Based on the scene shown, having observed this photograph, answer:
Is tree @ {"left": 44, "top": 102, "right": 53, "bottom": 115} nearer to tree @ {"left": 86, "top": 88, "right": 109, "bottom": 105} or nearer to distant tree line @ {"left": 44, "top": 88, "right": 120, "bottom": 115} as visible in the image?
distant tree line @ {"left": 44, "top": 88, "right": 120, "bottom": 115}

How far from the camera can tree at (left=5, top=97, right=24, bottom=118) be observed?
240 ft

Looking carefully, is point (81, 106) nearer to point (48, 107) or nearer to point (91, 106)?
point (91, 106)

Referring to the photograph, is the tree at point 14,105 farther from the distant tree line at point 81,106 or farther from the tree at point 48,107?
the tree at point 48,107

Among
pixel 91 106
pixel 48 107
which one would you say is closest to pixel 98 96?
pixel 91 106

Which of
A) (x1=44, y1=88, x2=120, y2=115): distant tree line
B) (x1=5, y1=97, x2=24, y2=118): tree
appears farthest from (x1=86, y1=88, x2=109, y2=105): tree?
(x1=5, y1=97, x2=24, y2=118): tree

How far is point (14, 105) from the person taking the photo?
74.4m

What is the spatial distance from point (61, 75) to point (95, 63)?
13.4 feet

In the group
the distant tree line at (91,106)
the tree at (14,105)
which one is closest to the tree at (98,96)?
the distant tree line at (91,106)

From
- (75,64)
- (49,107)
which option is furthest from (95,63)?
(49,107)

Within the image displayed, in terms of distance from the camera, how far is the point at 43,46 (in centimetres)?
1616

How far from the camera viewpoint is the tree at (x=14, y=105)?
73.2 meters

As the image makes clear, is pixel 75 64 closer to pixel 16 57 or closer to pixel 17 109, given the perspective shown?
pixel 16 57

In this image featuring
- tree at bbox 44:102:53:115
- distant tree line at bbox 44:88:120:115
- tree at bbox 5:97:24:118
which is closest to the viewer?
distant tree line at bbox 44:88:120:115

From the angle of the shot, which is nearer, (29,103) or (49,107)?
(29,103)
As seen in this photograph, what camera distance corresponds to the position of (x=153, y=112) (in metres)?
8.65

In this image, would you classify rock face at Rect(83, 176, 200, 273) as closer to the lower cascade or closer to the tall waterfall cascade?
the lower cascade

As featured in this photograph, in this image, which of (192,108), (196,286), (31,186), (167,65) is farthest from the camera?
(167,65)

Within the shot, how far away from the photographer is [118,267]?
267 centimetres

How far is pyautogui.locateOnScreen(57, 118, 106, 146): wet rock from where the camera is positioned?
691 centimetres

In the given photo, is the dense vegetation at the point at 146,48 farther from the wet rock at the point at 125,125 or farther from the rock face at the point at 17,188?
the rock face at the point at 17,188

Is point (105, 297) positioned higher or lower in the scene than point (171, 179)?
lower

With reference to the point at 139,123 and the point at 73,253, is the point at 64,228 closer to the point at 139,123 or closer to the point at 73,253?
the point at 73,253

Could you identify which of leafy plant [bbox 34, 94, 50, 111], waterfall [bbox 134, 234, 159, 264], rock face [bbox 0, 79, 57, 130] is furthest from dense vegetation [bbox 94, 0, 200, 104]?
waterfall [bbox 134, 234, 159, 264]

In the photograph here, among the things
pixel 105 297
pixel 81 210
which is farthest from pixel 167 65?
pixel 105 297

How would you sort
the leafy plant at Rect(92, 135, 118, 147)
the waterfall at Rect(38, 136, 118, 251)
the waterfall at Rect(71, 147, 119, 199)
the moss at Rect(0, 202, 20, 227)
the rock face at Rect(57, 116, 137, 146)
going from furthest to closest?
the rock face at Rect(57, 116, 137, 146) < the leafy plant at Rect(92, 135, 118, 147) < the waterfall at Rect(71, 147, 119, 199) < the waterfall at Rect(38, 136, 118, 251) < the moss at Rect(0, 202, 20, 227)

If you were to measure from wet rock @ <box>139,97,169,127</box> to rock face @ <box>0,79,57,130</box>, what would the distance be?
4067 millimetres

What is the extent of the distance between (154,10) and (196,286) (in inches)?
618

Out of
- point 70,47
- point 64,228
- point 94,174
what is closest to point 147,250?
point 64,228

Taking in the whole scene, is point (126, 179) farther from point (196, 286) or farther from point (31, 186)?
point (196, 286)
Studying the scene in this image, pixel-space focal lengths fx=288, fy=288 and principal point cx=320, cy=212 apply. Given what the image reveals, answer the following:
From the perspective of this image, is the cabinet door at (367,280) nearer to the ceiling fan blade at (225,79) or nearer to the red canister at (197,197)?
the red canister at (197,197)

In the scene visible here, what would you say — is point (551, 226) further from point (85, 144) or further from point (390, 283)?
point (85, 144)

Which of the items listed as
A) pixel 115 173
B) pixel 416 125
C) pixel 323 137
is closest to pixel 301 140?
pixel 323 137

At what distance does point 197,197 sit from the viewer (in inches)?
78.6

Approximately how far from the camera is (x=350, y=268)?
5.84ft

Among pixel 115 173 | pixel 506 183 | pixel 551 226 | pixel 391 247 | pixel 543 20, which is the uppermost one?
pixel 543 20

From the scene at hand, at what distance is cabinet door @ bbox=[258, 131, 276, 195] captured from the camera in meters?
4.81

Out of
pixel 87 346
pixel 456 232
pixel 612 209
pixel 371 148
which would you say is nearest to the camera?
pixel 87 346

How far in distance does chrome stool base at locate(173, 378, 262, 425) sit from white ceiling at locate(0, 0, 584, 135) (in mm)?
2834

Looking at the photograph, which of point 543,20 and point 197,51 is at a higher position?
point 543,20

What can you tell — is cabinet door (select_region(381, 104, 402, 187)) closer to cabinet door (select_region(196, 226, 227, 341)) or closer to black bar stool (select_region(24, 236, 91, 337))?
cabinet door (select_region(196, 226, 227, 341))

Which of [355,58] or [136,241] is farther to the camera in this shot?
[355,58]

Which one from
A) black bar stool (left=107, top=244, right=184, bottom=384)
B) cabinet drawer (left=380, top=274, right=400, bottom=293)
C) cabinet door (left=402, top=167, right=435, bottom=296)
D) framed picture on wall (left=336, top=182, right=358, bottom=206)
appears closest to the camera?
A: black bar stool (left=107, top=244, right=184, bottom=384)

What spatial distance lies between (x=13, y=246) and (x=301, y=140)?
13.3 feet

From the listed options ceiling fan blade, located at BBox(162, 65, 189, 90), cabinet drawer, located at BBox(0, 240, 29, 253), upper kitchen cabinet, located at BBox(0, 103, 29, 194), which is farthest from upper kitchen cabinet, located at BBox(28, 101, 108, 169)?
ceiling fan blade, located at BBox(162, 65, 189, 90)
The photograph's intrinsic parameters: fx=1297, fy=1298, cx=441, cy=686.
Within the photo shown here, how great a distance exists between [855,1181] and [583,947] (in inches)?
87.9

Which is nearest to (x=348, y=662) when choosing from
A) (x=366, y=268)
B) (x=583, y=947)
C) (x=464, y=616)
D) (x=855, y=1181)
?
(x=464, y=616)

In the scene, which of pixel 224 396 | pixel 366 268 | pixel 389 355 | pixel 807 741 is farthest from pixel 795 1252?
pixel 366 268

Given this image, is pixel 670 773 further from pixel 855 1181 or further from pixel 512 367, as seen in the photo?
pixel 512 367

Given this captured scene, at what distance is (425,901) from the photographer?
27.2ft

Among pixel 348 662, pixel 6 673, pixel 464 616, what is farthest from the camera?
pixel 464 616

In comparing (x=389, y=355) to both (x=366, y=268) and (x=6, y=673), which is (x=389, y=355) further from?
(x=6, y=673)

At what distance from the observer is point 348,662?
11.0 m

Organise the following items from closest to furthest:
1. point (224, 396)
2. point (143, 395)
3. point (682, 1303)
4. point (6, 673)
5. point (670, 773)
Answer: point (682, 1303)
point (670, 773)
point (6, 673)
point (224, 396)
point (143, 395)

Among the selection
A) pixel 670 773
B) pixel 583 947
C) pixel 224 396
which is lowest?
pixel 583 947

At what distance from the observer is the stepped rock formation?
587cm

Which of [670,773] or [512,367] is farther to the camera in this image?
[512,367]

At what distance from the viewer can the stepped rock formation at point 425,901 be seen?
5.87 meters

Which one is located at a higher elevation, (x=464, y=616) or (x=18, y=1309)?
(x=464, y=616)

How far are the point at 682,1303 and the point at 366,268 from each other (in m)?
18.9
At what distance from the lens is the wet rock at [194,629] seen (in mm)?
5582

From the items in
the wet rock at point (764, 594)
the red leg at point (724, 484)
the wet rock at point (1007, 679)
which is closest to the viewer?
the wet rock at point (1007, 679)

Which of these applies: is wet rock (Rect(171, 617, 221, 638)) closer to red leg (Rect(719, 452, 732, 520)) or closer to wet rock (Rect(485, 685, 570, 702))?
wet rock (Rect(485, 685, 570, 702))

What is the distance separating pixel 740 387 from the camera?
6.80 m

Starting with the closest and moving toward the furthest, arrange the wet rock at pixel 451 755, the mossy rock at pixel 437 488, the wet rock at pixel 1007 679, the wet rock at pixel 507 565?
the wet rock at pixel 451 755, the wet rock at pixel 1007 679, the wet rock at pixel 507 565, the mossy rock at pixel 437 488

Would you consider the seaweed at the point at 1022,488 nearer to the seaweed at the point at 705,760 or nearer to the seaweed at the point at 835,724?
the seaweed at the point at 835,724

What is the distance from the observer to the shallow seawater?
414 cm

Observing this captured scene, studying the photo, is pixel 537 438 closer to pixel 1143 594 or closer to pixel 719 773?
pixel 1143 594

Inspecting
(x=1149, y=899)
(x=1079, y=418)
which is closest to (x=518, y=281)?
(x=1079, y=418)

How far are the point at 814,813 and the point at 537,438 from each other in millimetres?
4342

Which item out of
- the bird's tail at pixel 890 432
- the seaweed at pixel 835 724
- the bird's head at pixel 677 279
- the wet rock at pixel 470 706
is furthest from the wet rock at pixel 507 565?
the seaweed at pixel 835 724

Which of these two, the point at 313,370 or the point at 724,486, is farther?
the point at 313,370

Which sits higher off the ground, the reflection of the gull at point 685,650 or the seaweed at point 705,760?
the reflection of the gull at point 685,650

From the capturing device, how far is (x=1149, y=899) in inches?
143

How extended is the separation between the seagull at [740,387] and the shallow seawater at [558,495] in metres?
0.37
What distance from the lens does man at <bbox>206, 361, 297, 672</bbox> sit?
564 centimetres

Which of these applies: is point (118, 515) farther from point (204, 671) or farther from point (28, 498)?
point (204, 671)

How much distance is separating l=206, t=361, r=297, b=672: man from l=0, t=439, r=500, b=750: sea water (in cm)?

--

__THE REQUEST__
Find the line containing "Would you consider". Reproduce it exactly, along with every line after it through the last.

__SOLUTION FOR THIS PROBLEM__
Would you consider the seaweed at the point at 1022,488 nearer to the seaweed at the point at 705,760 or nearer to the seaweed at the point at 835,724?
the seaweed at the point at 835,724

What is the distance from the observer to the shallow seawater?
414 cm

Observing this captured scene, studying the photo, is pixel 537 438 closer to pixel 1143 594 or closer to pixel 719 773?
pixel 1143 594

Inspecting
(x=1149, y=899)
(x=1079, y=418)
which is closest to (x=518, y=281)?
(x=1079, y=418)

How far are the point at 814,813 and the point at 537,438 from each other in millimetres?
4342

Which item out of
- the bird's tail at pixel 890 432
- the seaweed at pixel 835 724
- the bird's head at pixel 677 279
- the wet rock at pixel 470 706
is furthest from the wet rock at pixel 507 565?
the seaweed at pixel 835 724

Which of these two, the point at 313,370 or the point at 724,486, is farther?
the point at 313,370

Which sits higher off the ground, the reflection of the gull at point 685,650 or the seaweed at point 705,760?
the reflection of the gull at point 685,650

From the capturing device, how far is (x=1149, y=899) in inches?
143

How extended is the separation between the seagull at [740,387] and the shallow seawater at [558,495] in metres?
0.37
What distance from the lens does man at <bbox>206, 361, 297, 672</bbox> sit?
564 centimetres

Which of these applies: is point (118, 515) farther from point (204, 671) or farther from point (28, 498)?
point (204, 671)

How much distance is separating l=206, t=361, r=297, b=672: man from l=0, t=439, r=500, b=750: sea water (in cm)?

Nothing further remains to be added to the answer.